Social critics tend to use the word "capitalism" when discussing the West. In fact, of course, we live in a mixed economy, i.e. one that combines elements of capitalism and socialism. A society in which 40-50% of GDP is allocated to the state can hardly be described as free market capitalism.
   Sometimes the things being complained about are plausibly more traceable to capitalism than socialism (e.g. pollution), but more typically it's simply assumed that it must be the capitalist part that is responsible, with little basis for the assumption. For example, the supposed dumbing down that tends to go with massification is often blamed on capitalism, although massification is likely to be correlated with income redistribution.
   During and after the 2008/09 financial meltdown, numerous commentators were ready to blame the crisis on "capitalism". Simplistic labels assist in the process of making simplistic assessments: we were living under capitalism, hence it must be capitalism's fault; it was the banking system that went wrong and banking is part of capitalism, hence capitalism was to blame; etc. In fact, the circumstances that led to the meltdown were a complex mixture of markets and intervention.
   If you interfere with the market, and the market goes wrong, you should consider the possibility that the interference contributed to the problem, or may even have been the primary source of the problem.
   The fact that nothing as sophisticated as this tends to happen, and that we get knee-jerk blaming of "capitalism" — usually without anyone bothering to consider what the term means — should not perhaps surprise us. Many (most?) contemporary social commentators have studied for degrees in humanities subjects. The humanities are increasingly dominated by the Marxist worldview, though it tends nowadays to come under the more respectable-sounding label of "Critical Theory". Marxism involves commitment to the belief that capitalism is unjust, intrinsically flawed, bound to end badly etc; and Critical Theory tends to uncritically identify Western societies as "capitalist".

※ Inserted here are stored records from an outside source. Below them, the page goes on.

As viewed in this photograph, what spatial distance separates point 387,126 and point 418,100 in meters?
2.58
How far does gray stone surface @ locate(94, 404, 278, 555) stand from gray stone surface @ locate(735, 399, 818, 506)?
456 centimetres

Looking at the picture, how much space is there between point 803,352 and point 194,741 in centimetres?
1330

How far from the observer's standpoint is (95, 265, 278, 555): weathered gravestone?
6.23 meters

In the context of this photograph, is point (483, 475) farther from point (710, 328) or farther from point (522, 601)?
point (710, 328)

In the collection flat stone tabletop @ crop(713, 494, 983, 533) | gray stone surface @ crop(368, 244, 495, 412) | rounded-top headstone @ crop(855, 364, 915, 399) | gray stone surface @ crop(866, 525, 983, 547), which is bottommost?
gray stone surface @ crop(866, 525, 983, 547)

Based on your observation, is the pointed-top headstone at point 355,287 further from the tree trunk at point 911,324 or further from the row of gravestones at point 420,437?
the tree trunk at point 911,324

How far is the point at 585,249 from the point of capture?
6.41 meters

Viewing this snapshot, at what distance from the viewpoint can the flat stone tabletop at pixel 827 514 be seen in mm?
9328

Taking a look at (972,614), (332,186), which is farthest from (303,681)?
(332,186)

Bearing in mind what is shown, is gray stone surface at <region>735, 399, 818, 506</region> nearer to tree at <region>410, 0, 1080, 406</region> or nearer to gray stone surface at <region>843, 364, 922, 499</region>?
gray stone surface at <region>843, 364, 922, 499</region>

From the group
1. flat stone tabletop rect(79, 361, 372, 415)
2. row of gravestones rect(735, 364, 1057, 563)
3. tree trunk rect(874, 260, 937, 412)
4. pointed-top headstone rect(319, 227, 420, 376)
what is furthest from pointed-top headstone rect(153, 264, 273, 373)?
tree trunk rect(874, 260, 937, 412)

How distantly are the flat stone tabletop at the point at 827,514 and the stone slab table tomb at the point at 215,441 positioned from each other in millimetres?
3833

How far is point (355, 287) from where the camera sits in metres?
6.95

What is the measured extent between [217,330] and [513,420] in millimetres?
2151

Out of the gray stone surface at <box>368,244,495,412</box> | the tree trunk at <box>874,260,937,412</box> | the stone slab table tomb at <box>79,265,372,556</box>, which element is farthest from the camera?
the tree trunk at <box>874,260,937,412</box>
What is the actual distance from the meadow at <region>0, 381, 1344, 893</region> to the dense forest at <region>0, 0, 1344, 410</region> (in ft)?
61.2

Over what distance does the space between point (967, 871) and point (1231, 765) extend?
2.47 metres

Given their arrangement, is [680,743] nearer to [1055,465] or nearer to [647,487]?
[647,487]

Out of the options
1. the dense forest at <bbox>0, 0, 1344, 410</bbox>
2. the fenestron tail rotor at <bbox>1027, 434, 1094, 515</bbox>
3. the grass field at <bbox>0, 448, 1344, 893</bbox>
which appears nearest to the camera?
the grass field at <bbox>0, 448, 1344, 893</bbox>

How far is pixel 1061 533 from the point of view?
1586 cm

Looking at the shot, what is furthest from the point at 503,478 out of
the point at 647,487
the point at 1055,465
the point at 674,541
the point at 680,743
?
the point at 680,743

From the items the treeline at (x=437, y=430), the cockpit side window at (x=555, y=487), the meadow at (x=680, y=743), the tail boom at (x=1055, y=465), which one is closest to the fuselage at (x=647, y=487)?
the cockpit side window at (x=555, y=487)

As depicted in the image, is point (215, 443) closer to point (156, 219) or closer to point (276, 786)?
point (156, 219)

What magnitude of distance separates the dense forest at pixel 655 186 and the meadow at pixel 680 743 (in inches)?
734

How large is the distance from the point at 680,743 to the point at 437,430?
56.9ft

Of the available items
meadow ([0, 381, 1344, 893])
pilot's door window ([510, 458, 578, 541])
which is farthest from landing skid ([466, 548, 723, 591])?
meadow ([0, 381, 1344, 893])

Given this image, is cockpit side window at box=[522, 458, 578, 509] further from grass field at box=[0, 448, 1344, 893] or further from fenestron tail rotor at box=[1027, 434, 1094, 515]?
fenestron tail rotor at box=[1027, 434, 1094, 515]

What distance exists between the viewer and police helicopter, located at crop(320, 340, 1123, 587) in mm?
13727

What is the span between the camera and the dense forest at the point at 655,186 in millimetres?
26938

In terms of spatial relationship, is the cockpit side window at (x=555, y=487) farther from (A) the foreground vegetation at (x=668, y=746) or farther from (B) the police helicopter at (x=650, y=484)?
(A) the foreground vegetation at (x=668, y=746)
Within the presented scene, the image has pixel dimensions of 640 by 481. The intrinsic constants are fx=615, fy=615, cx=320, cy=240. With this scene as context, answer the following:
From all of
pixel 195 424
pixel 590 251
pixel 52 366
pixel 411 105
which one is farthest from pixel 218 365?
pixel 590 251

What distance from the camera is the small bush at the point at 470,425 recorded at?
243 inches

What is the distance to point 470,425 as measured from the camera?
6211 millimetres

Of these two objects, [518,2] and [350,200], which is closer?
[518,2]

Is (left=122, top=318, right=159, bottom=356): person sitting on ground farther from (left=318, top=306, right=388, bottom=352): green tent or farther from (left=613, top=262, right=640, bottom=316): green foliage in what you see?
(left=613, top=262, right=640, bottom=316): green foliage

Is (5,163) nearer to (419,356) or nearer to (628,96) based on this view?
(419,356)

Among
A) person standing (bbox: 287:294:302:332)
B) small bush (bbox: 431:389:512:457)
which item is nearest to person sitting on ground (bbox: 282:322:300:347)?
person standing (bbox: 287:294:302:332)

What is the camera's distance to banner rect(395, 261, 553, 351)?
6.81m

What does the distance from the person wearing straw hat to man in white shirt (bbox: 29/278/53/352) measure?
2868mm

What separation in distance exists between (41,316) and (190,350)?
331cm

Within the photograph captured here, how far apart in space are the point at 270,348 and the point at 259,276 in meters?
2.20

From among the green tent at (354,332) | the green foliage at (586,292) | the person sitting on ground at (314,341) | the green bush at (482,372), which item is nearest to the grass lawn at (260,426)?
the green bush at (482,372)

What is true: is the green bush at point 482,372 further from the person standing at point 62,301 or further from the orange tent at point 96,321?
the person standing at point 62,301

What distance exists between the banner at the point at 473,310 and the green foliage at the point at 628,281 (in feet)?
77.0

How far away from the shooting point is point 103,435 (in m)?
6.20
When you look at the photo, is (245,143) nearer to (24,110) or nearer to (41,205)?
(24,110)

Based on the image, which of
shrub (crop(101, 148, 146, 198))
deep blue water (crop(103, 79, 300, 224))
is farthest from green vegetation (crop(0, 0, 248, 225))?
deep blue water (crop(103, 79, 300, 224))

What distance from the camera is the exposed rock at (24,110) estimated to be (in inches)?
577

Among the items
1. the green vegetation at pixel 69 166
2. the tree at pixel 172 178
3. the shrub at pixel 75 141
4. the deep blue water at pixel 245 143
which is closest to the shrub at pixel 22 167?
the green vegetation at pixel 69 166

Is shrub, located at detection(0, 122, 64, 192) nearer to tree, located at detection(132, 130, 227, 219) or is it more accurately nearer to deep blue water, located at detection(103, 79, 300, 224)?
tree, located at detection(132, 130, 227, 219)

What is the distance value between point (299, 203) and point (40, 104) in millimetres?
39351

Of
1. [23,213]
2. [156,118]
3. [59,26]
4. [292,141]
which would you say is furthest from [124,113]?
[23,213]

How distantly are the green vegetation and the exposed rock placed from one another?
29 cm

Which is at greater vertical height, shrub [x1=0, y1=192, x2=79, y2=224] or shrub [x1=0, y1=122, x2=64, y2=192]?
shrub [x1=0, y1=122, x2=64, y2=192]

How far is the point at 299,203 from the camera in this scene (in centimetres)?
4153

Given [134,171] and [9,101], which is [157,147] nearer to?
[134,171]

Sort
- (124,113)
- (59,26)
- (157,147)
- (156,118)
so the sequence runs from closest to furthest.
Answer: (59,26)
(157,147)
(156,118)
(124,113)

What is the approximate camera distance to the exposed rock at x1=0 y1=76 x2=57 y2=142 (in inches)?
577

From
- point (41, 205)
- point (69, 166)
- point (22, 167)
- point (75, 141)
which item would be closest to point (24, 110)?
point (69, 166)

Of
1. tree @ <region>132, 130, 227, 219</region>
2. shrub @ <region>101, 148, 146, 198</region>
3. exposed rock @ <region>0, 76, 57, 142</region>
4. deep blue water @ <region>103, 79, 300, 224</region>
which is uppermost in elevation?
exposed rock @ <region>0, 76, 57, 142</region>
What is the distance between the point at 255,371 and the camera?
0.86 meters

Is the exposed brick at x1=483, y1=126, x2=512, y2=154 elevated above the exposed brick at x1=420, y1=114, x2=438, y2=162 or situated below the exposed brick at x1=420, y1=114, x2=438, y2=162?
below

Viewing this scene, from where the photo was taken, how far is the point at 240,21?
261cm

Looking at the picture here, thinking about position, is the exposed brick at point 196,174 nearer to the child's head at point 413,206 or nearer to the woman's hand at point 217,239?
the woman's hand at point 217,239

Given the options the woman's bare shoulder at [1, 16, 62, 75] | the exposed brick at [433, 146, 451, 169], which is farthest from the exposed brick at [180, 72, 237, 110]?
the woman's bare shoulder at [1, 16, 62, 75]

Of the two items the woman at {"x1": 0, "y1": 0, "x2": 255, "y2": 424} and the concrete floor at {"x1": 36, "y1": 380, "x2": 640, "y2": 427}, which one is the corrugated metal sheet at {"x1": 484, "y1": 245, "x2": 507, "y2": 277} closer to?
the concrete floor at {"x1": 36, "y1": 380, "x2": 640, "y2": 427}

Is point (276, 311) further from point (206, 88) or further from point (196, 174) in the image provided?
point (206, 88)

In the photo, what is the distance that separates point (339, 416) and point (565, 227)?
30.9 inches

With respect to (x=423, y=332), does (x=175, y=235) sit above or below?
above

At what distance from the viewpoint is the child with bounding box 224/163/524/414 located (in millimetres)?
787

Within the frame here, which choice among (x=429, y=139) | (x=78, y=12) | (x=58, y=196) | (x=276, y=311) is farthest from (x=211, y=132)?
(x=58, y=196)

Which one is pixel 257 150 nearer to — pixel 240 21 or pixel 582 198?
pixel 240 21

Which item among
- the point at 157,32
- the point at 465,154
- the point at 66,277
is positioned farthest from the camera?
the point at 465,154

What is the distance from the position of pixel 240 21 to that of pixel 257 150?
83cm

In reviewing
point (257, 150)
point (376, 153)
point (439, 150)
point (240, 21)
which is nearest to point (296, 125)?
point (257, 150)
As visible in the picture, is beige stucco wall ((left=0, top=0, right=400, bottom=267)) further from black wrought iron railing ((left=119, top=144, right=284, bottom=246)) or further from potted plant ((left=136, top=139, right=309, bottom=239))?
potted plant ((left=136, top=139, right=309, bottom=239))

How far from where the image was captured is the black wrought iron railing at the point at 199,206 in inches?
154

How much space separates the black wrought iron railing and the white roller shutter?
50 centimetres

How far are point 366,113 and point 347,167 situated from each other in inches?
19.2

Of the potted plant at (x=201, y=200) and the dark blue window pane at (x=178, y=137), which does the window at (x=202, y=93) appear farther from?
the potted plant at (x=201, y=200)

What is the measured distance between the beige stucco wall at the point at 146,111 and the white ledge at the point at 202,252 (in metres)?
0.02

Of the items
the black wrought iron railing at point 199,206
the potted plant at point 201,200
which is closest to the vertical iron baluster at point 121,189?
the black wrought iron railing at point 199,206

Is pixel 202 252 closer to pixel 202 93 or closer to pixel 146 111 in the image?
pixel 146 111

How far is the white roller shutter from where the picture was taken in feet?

   I have not yet come across any accounts of the COVID-19 pandemic that finger capitalism as a culprit, but I suspect it's just a matter of time.
   At the moment, we seem to be at the gloom/despair stage rather than the anger/blame stage. The Atlantic, for example, asks whether the USA is a broken state. America, like other nations, is temporarily in a bad way, but it seems a little premature to start talking about failed states.